PromQL leads to many small alerts

As a direct effect of the poor scalability of PromQL, it incentivizes engineers to write many small alerts. This means that for a given outage, dozens or perhaps hundreds of alerts might fire. This isn’t useful, nor is it actionable. Worse, it can cause alert fatigue. 

As your engineering efforts scale, these issues translate into increased cost and complexity.

So what can we do about PromQL?

We need a tool that gives us the convenience of PromQL at a small scale but doesn’t burden us with the operational complexity of a multivariate PromQL alert. The answer is simple:  we need a layer on top of PromQL that can orchestrate our modular alerts in many different complex ways, enabling us to grow and scale our alerts in response to our system demands without worrying about code complexity.

PromQL vs. Coralogix Flow Alerts – A worked example

Let’s try something more complex.
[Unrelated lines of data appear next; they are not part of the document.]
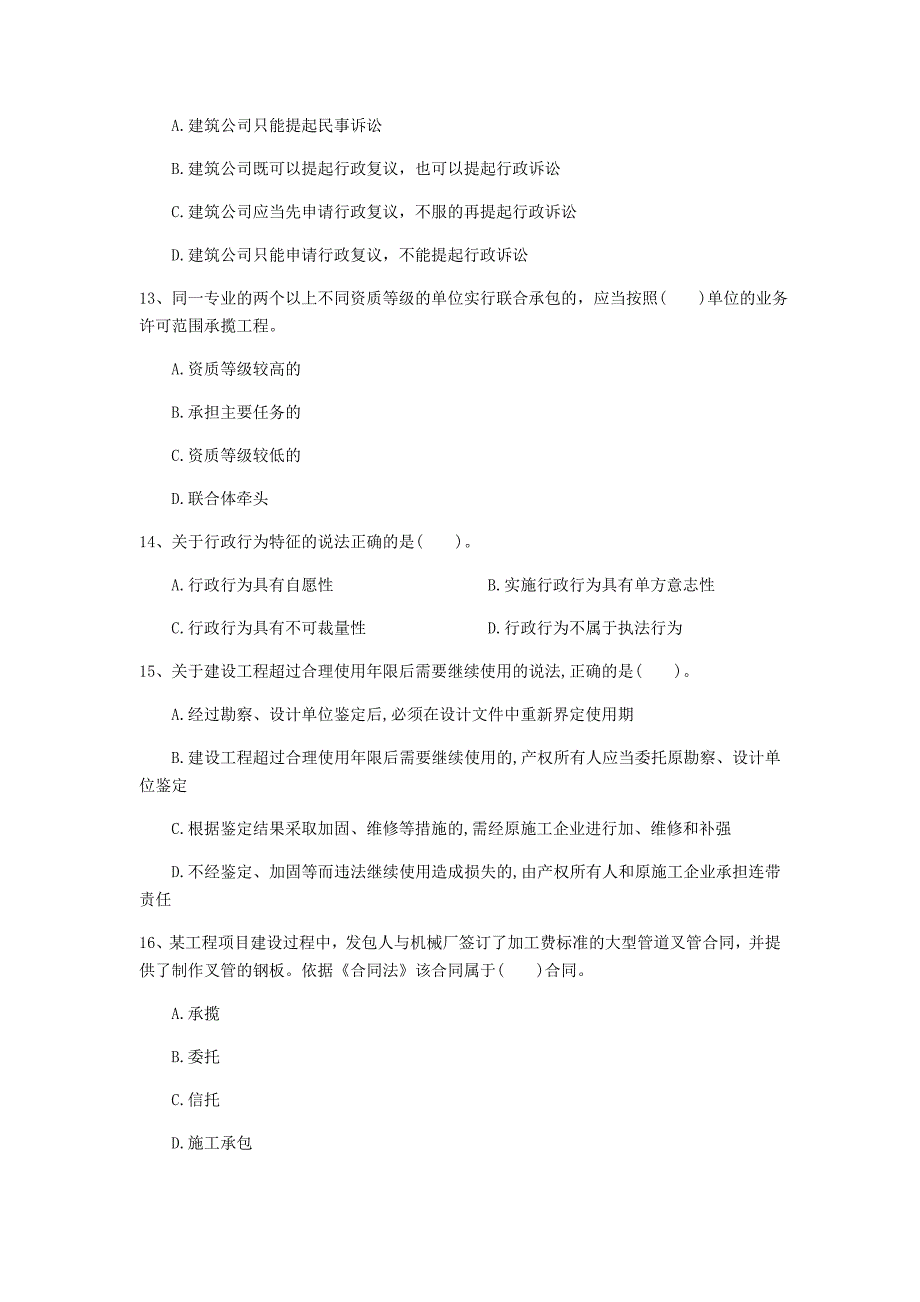 A.建筑公司只能提起民事诉讼

B.建筑公司既可以提起行政复议，也可以提起行政诉讼

C.建筑公司应当先申请行政复议，不服的再提起行政诉讼

D.建筑公司只能申请行政复议，不能提起行政诉讼

13、同一专业的两个以上不同资质等级的单位实行联合承包的，应当按照(　　)单位的业务许可范围承揽工程。

A.资质等级较高的

B.承担主要任务的

C.资质等级较低的

D.联合体牵头

14、关于行政行为特征的说法正确的是(　　)。

A.行政行为具有自愿性

B.实施行政行为具有单方意志性

C.行政行为具有不可裁量性

D.行政行为不属于执法行为

15、关于建设工程超过合理使用年限后需要继续使用的说法,正确的是(　　)。

A.经过勘察、设计单位鉴定后,必须在设计文件中重新界定使用期

B.建设工程超过合理使用年限后需要继续使用的,产权所有人应当委托原勘察、设计单位鉴定

C.根据鉴定结果采取加固、维修等措施的,需经原施工企业进行加、维修和补强

D.不经鉴定、加固等而违法继续使用造成损失的,由产权所有人和原施工企业承担连带责任

16、某工程项目建设过程中，发包人与机械厂签订了加工费标准的大型管道叉管合同，并提供了制作叉管的钢板。依据《合同法》该合同属于(　　)合同。

A.承揽

B.委托

C.信托

D.施工承包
Imagine we want to fire an alert if:

1. The average CPU utilization increases over 90%
2. AND within 10 minutes, both the average request latency and the error rate increase

To implement this in PromQL, you would first need to capture the average CPU utilization and test to see if it increased over 90% in the last five minutes:

avg(rate(container_cpu_usage_seconds_total[5m])) / avg(rate(container_cpu_system_seconds_total[5m])) > 0.9

Next, we need to check if the average request latency has increased sharply AND the error rate has increased. 

increase(http_response_took_cx_avg[5m]) > 1000 and increase(http_error_perc_total) > 5

We now need to join these together, so that they fire in sequence. Unfortunately, this is where we need to draw the line. After all of the work of putting these queries together, we can’t orchestrate PromQL queries over time, it’s simply not something supported by the engine. 

How Flow Alerts make your complex alerting simple

In Flow alerts, we first need to define the correct alarms. We can do this by breaking up our query into three clear components:

• avg(rate(container_cpu_usage_seconds_total[5m])) / avg(rate(container_cpu_system_seconds_total[5m])) > 0.9
• increase(http_response_took_cx_avg[5m]) > 1000
• increase(http_error_perc_total) > 5

Next, we declare those as alerts in their own right, on the Coralogix platform. For example, using the CPU usage alarm, that looks something like this:

Link to GIF: Screen-recording-clean (1).gif

And then we string those alerts together into a single flow alert. The flow alert is a simple, low-code alerting interface that allows you to create powerful relationships between individual alerts, to describe the full story of an incident as it travels through your system.

Link to GIF: Flow Alert Clean.gif

On top of this, as you build your alert, you also get a living process diagram. This makes maintenance and handover far more straightforward. It also greatly simplifies the process of creating these alerts. If the basic building blocks are all in place, your Flow Alert could be built by anyone who can think logically about what your alert needs to do. It removes the stress of trying to break down and understand large, complex PromQL queries.

Flow Alerts offer the flexibility of PromQL and the simplicity of Low-code alerting

PromQL offers a remarkable level of flexibility and control over your alerting, and at Coralogix, we understand how important it is for engineers to be able to do what they do best. That’s why PromQL is fully compatible with Flow Alerts. Still, with the Flow Alerts UI, you can safeguard against the weaknesses of PromQL, enabling you to build more complex alerting flows, using features not available in AlertManager, to sequence your alerts into a single, coherent story that describes an incident from end to end.